Tasks and exercises —
A: In the forum thread about installing the Empire at War Gold Pack, which Windows version does the reply suggest selecting under Compatibility?
B: Resume the forum thread about installing the Empire at War Gold Pack, writing what follows its final post.

Text excerpt —
[Start of Attachment]

# [SOLVED] Installing EAW Gold Pack



## bronzelong (Nov 11, 2009)

Hey there.

I recently bought the Empire at War Gold Pack. I do own the first orginal game Empire at war. Im pretty that isn't the problem tho. but whenever i put the disk into the computer it automactically goes to this screen.(utility broken img).

I think it may have to do with the 1.5 patch update for the orginal game because it i started having trouble with the first game as well but i have tried uninstalling it hoping to take the patch with but apparently it doesn't. :4-dontkno 

Any thoughts?


----------



## bronzelong (Nov 11, 2009)

*Re: Installing EAW Gold Pack*

Now when i play the orginal one it doesnt work. i click to play the campaign, it immediately goes to the desktop and then D3D9 application comes up. what does that mean?


----------



## RockmasteR (Aug 10, 2007)

*Re: Installing EAW Gold Pack*

Hello and welcome to TSF
Empire at War is a bit old game, maybe it's not compatible with Vista
right click on the game's shortcut and choose Compatibility, select Windows XP SP2, also make sure to check "Run as Administrator"

[End of Attachment]

Data excerpt —
[Start of Attachment]

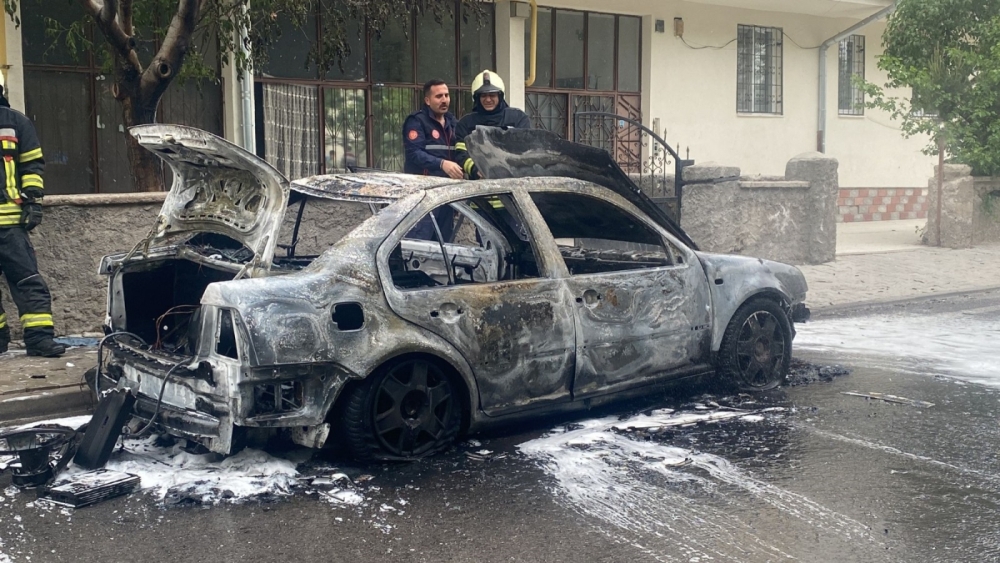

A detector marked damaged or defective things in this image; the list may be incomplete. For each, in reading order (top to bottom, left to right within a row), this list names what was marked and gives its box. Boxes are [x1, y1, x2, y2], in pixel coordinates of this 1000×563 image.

[End of Attachment]

Answers to each task —
A: Windows XP SP2

B:
----------



## bronzelong (Nov 11, 2009)

*Re: Installing EAW Gold Pack*

Awesome! it worked for the first game. Thanks!  but what the Gold pack? I still get the Game Launch stopped working thing for the Gold Pack.


----------



## bronzelong (Nov 11, 2009)

*Re: Installing EAW Gold Pack*

I got it to work. thanks for the tip about setting it to xp sp2 and administrator. i got the expansion to work  thanks again.


----------



## Lord Sirian (Jan 14, 2007)

*Re: Installing EAW Gold Pack*

Glad to hear it works, kindly mark the thread as solved. Have fun gaming.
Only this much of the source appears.